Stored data
================

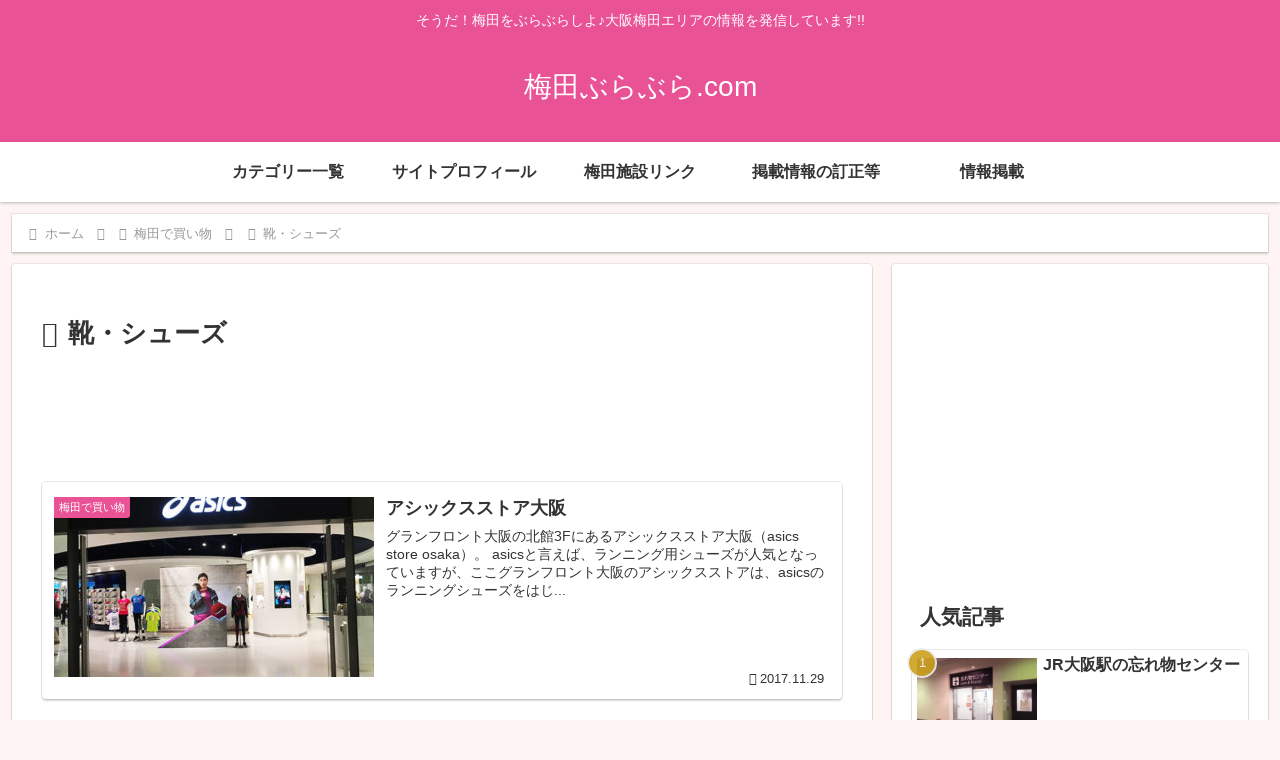

--- FILE ---
content_type: text/html; charset=utf-8
request_url: https://www.google.com/recaptcha/api2/aframe
body_size: 249
content:
<!DOCTYPE HTML><html><head><meta http-equiv="content-type" content="text/html; charset=UTF-8"></head><body><script nonce="iF5OrmPFJK3KLgS_VDefag">/** Anti-fraud and anti-abuse applications only. See google.com/recaptcha */ try{var clients={'sodar':'https://pagead2.googlesyndication.com/pagead/sodar?'};window.addEventListener("message",function(a){try{if(a.source===window.parent){var b=JSON.parse(a.data);var c=clients[b['id']];if(c){var d=document.createElement('img');d.src=c+b['params']+'&rc='+(localStorage.getItem("rc::a")?sessionStorage.getItem("rc::b"):"");window.document.body.appendChild(d);sessionStorage.setItem("rc::e",parseInt(sessionStorage.getItem("rc::e")||0)+1);localStorage.setItem("rc::h",'1769036752720');}}}catch(b){}});window.parent.postMessage("_grecaptcha_ready", "*");}catch(b){}</script></body></html>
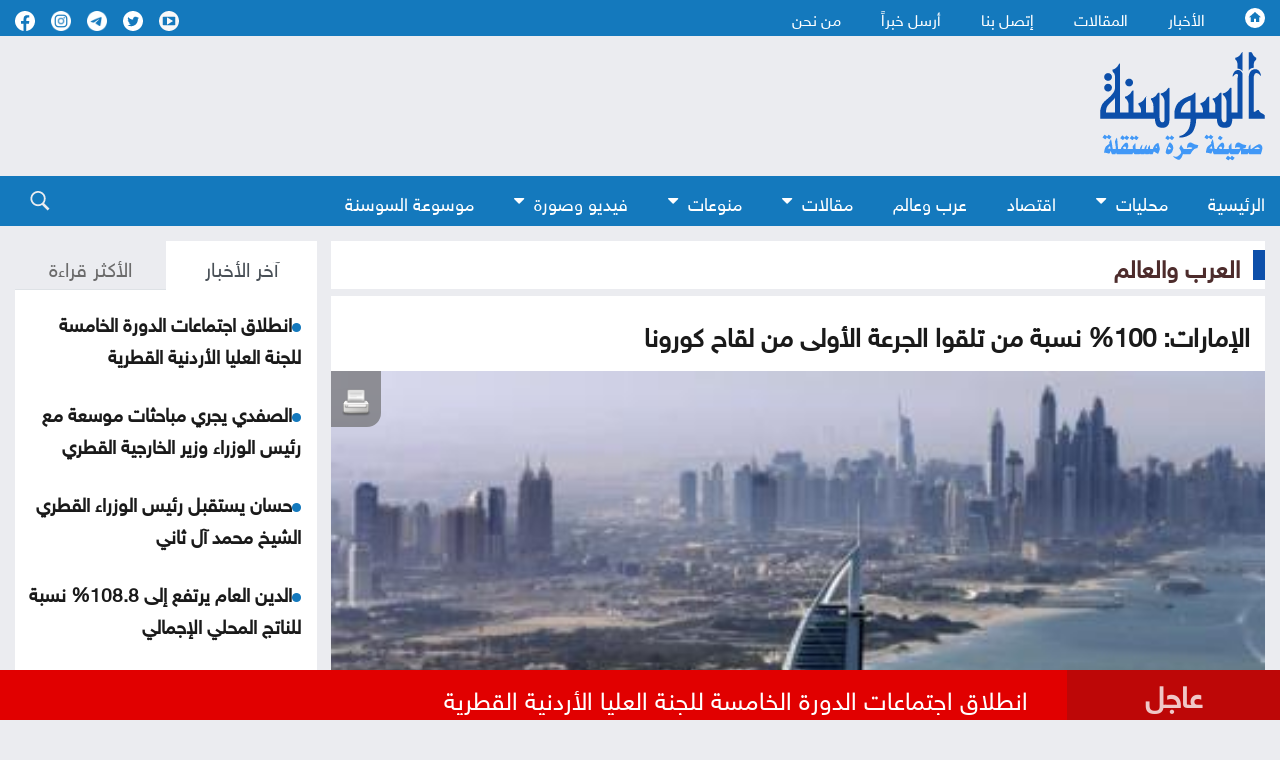

--- FILE ---
content_type: text/html; charset=utf-8
request_url: https://www.google.com/recaptcha/api2/aframe
body_size: 267
content:
<!DOCTYPE HTML><html><head><meta http-equiv="content-type" content="text/html; charset=UTF-8"></head><body><script nonce="pgB_0UsHaV2Nlw82DCFxqg">/** Anti-fraud and anti-abuse applications only. See google.com/recaptcha */ try{var clients={'sodar':'https://pagead2.googlesyndication.com/pagead/sodar?'};window.addEventListener("message",function(a){try{if(a.source===window.parent){var b=JSON.parse(a.data);var c=clients[b['id']];if(c){var d=document.createElement('img');d.src=c+b['params']+'&rc='+(localStorage.getItem("rc::a")?sessionStorage.getItem("rc::b"):"");window.document.body.appendChild(d);sessionStorage.setItem("rc::e",parseInt(sessionStorage.getItem("rc::e")||0)+1);localStorage.setItem("rc::h",'1768724151278');}}}catch(b){}});window.parent.postMessage("_grecaptcha_ready", "*");}catch(b){}</script></body></html>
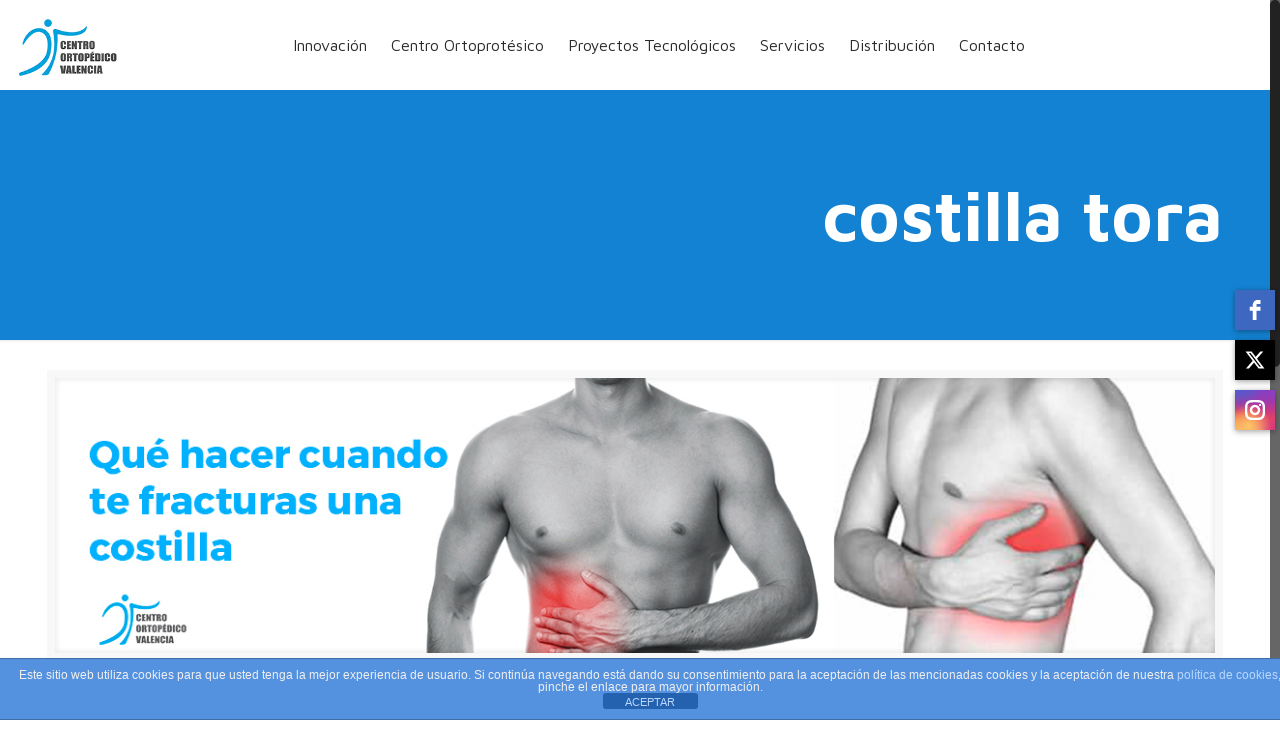

--- FILE ---
content_type: text/css
request_url: https://www.centroortopedicovalencia.com/wp-content/themes/betheme/style.css?ver=17.8
body_size: 129
content:
/*
Theme Name: Betheme
Author: Muffin group
Description: The biggest WordPress Theme ever
Theme URI: http://themes.muffingroup.com/betheme
Author URI: http://muffingroup.com
License: Themeforest Split Licence
License URI: -
Version: 17.8

All css files are placed in /css/ folder
*/


#Footer > .widgets_wrapper { 
font-size: 120%;
}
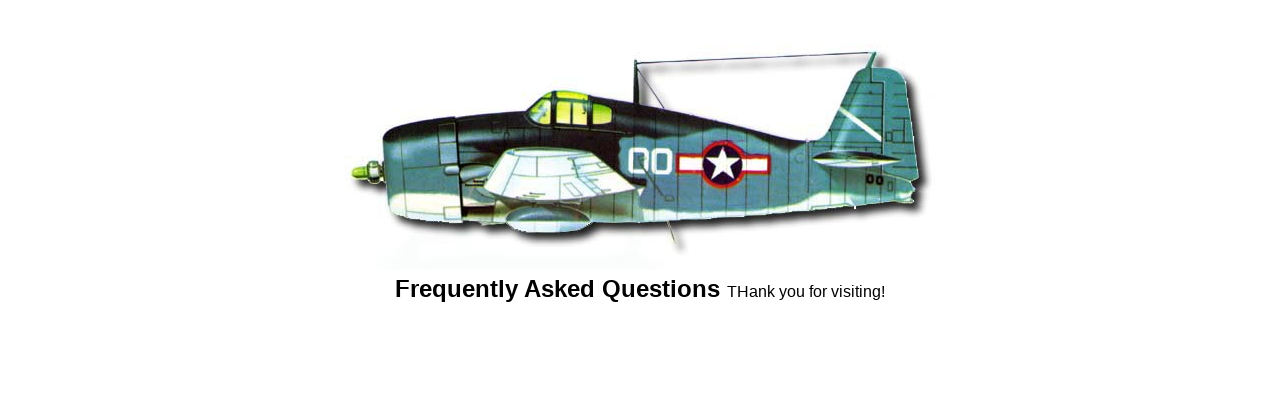

--- FILE ---
content_type: text/html
request_url: http://www.warbirdphotos.net/faq.html
body_size: 466
content:
<HTML><TITLE>Dauntless Aviation Aircraft Image Gallery</TITLE><BODY BGCOLOR="#ffffff" text="#000000" link="#000033" vlink="#003333"><!--<BODY BGCOLOR="#112233" text="#ffffff" link="#c0d9d9" vlink="#8e8ebd"> --><FONT  FACE= "Arial"> <BR><BR><CENTER><IMG SRC = "./IMAGES/f6f.jpg"><BR><TABLE WIDTH = "80%" CELLPADDING=3><TR ALIGN=CENTER><TD><FONT FACE="ARIAL" SIZE="+2"><B>Frequently Asked Questions</B></FONT>THank you for visiting!</BODY></HTML>
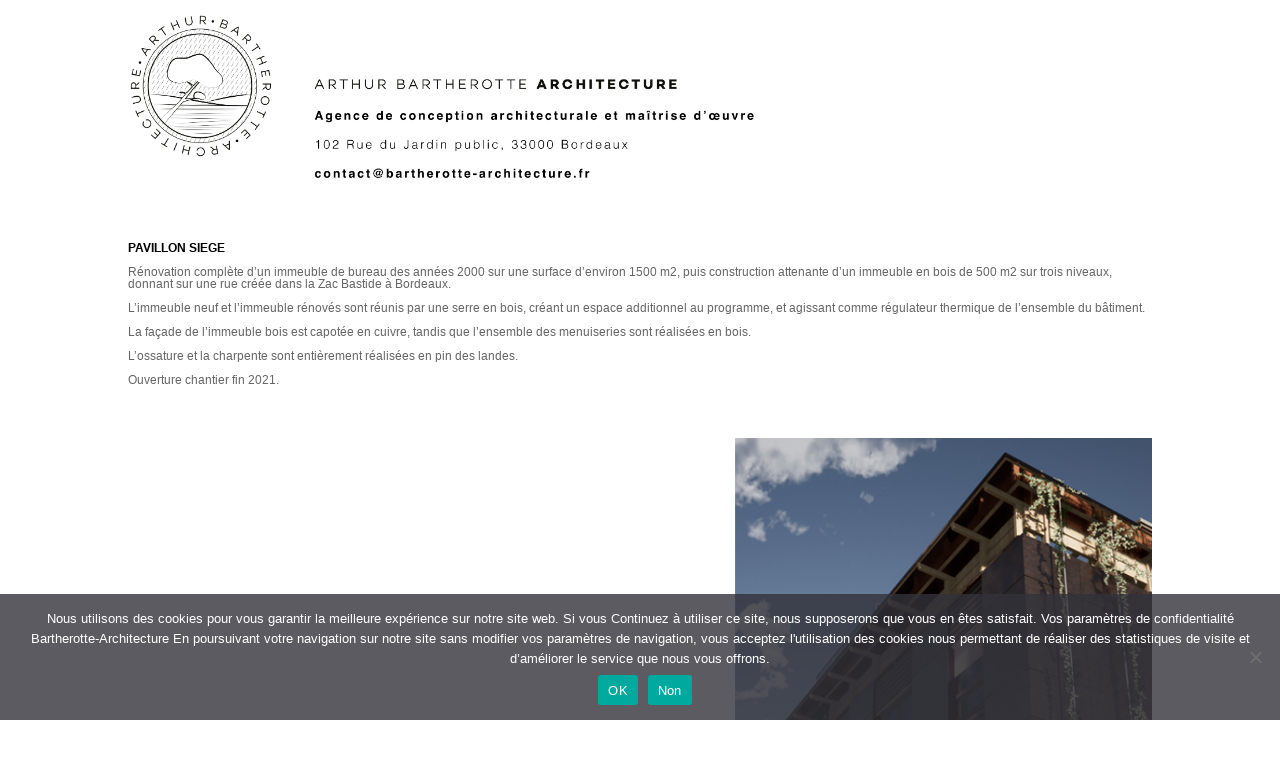

--- FILE ---
content_type: text/css
request_url: https://bartherotte-architecture.fr/wp-content/et-cache/417/et-core-unified-tb-14-tb-53-deferred-417.min.css?ver=1767585505
body_size: 291
content:
@font-face{font-family:"Helvetica GRAS";font-display:swap;src:url("https://bartherotte-architecture.fr/wp-content/uploads/et-fonts/FreeSansBold.ttf") format("truetype")}@font-face{font-family:"Helvetica GRAS";font-display:swap;src:url("https://bartherotte-architecture.fr/wp-content/uploads/et-fonts/FreeSansBold.ttf") format("truetype")}.et_pb_row_0_tb_footer.et_pb_row{padding-top:0px!important;padding-bottom:63px!important;padding-top:0px;padding-bottom:63px}.et_pb_section_0_tb_footer{width:100%;margin-left:auto!important;margin-right:auto!important}@media only screen and (max-width:767px){.et_pb_row_0_tb_footer.et_pb_row{margin-top:-33px!important;margin-bottom:-50px!important}.et_pb_row_0_tb_footer,body #page-container .et-db #et-boc .et-l .et_pb_row_0_tb_footer.et_pb_row,body.et_pb_pagebuilder_layout.single #page-container #et-boc .et-l .et_pb_row_0_tb_footer.et_pb_row,body.et_pb_pagebuilder_layout.single.et_full_width_page #page-container #et-boc .et-l .et_pb_row_0_tb_footer.et_pb_row{width:95%}}@font-face{font-family:"Helvetica GRAS";font-display:swap;src:url("https://bartherotte-architecture.fr/wp-content/uploads/et-fonts/FreeSansBold.ttf") format("truetype")}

================

Your assignment
In the data above, start at the line that has "body_size: 129", stop after the line that has "#Footer > .widgets_wrapper", and print every line in between exactly as it stands.

Your solution
body_size: 129
content:
/*
Theme Name: Betheme
Author: Muffin group
Description: The biggest WordPress Theme ever
Theme URI: http://themes.muffingroup.com/betheme
Author URI: http://muffingroup.com
License: Themeforest Split Licence
License URI: -
Version: 17.8

All css files are placed in /css/ folder
*/


#Footer > .widgets_wrapper { 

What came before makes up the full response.